# CSCA Sept Casting tournament!!!



## Tommy (Jan 24, 2001)

Come cast with us!! Get those tournament rods and heavers out of the shed and get busy practicing. We look forward to seeing to all.


When - Sept 22-23

Where - 21311 Courthouse Hwy, Windsor, VA 23487-6136, United States. Fairgrounds near Windsor VA

Casting to start at approx. 9:30 both days. On Saturday the 22nd we will cast until 4:00, on Sunday we will cast until 3:00 to allow those that travel time to drive home. Times may be adjusted as determined by weather or other factors at the discretion of CSCA officers.
Rates – CSCA membership is 20.00 for 2018. As a member you cast for 10.00 per day. For those that don’t wish to join the CSCA, you have the option to cast as a day caster for 20.00 per day. Non-member day casters are NOT eligible for prizes or trophies.
Rules;
http://www.carolinasurfcasters.com/tournamentrules.htm
Plus: 
The following additional rules for the 8 oz class;
1. Drum fishing (Heaver) rods to be used. No limit on length
2. High Reel position only.
3. Reel Minimum size – 6500/656/Daiwa 20. Needs to hold approx. 275 yards of .35mm line.
4. Line. High vis mono with minimum diameter of .35mm
5. Shock-leader. High vis mono with minimum diameter of .75mm
6. Casting Style. Either a Hatteras style cast or a layback style groundcast NOT to exceed 220 degrees of rod rotation to target centerline. NO PENDULUM OR FULL TOURNAMENT STYLE (270 DEGREES) GROUNDCASTS ALLOWED FOR 8OZ.
7. All sinkers to be provided by the CSCA. 
The tournament field Marshall has final authority over any and all disputes.
Awards;
The following Champion Categories will be awarded.
• Men's Overall
• Ladies overall
• Junior
• Senior
• Super Senior
• 8oz 
The following “Classes” shall be recognized.
• Ladies C class 300 feet and under
• B class 300-400 feet
• A class 400-500 feet
• Master class 500 feet and above
• Mens C class 450 feet and under
• B class 450-550 feet
• A class 550-650 feet
• AA class 650-725 feet
• Master class 725-800 feet
• Elite class 800 feet and above
See Less


----------



## teff35 (Jun 15, 2018)

Tommy,

I am new to all of this and was wondering how do the classes work? 

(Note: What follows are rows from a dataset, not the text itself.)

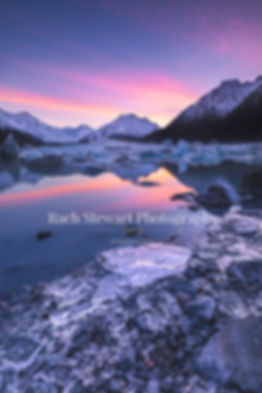 Tasman Lake New Zealand sunrise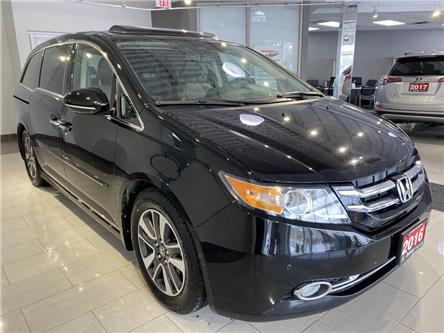 2016 Honda Odyssey Touring (Stk: 16503B) in North York - Image 1 of 22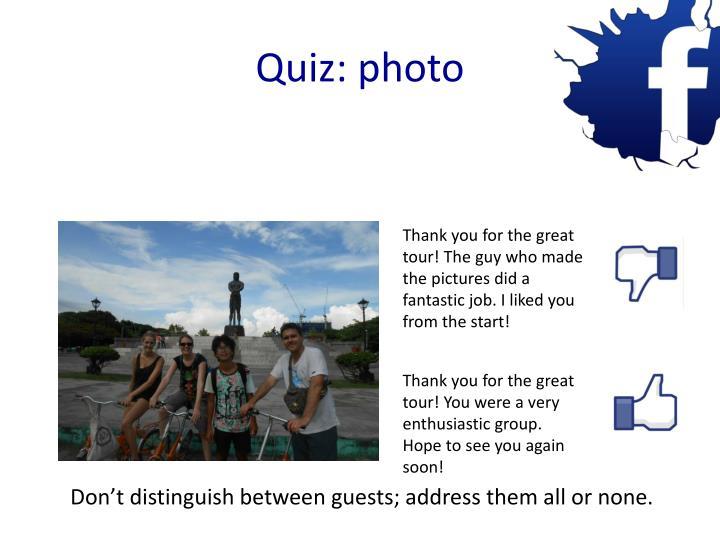 Quiz: photo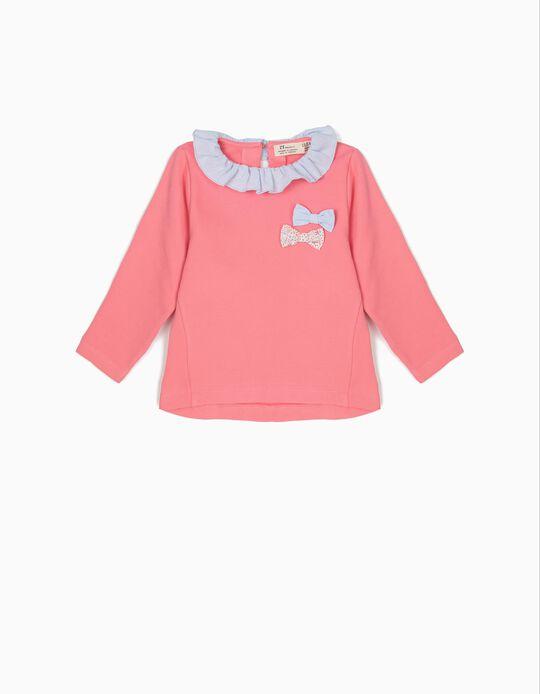 Sweatshirt Rosa com Lacinhos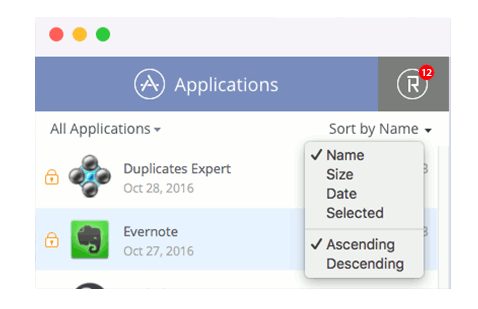 app-cleaner-sorting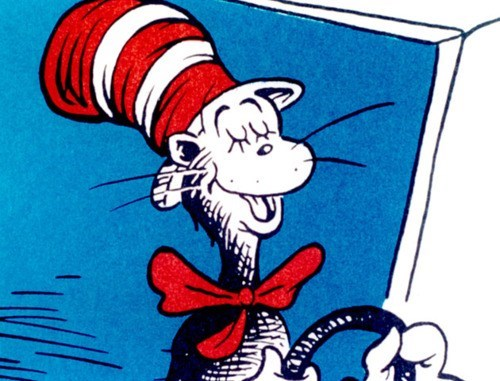 Animated Adaptation,dr seuss,the cat in the hat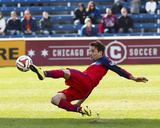 Apr 5, 2014 - MLS: Philadelphia Union vs Chicago Fire - Mike Magee Photo by Mike Dinovo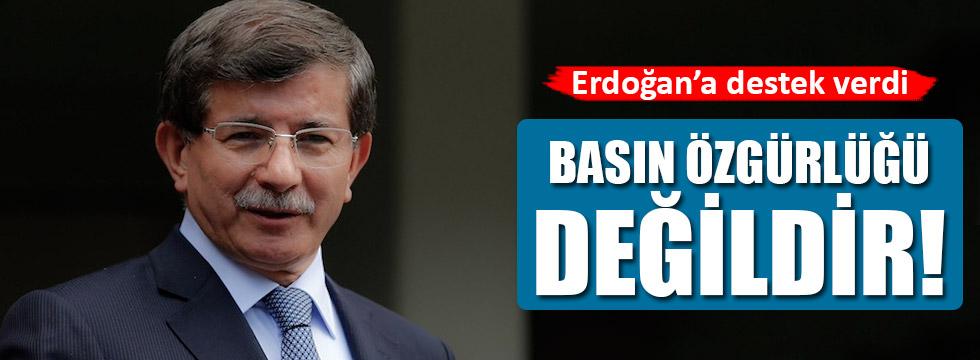Davutoğlu'ndan AYM açıklaması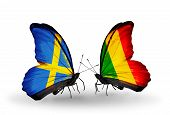 Two Butterflies With Flags On Wings As Symbol Of Relations Sweden And Mali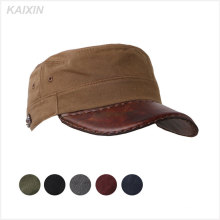 custom blank adjust flat top leather brim military cap hat
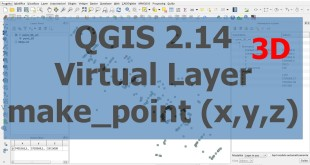 QGIS: Virtual Layer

Is it previous casting experience which determines which class you will be in or your casting that weekend? 

Also, do the classes apply to the 8 oz category. 

I really enjoy field casting and competitive casting is something I think I would enjoy but have no experience with it.

Thanks,


----------



## Tommy (Jan 24, 2001)

teff35 said:


> Tommy,
> 
> I am new to all of this and was wondering how do the classes work?
> 
> ...


Teff,

If you have never cast on a court before then we/you just have to take your best guess unless you know about how far you throw. If not, we can just start you in "C" class and see how you do.

The 8 oz category does not involve the classes. It is something I added a few years ago to bring in the hardcore drum guys. Quite a few have come, some have thrown big numbers... 

Some end up dropping down to the smaller sinkers and see their numbers increase.

Come on out. I promise you will have fun and probably pick up some distance doing it.

Tommy


----------



## teff35 (Jun 15, 2018)

Tommy,

Thank you for the info. 

I do plan on attending. I am sure it will be fun and a great place to learn better technique. 

Thanks,


----------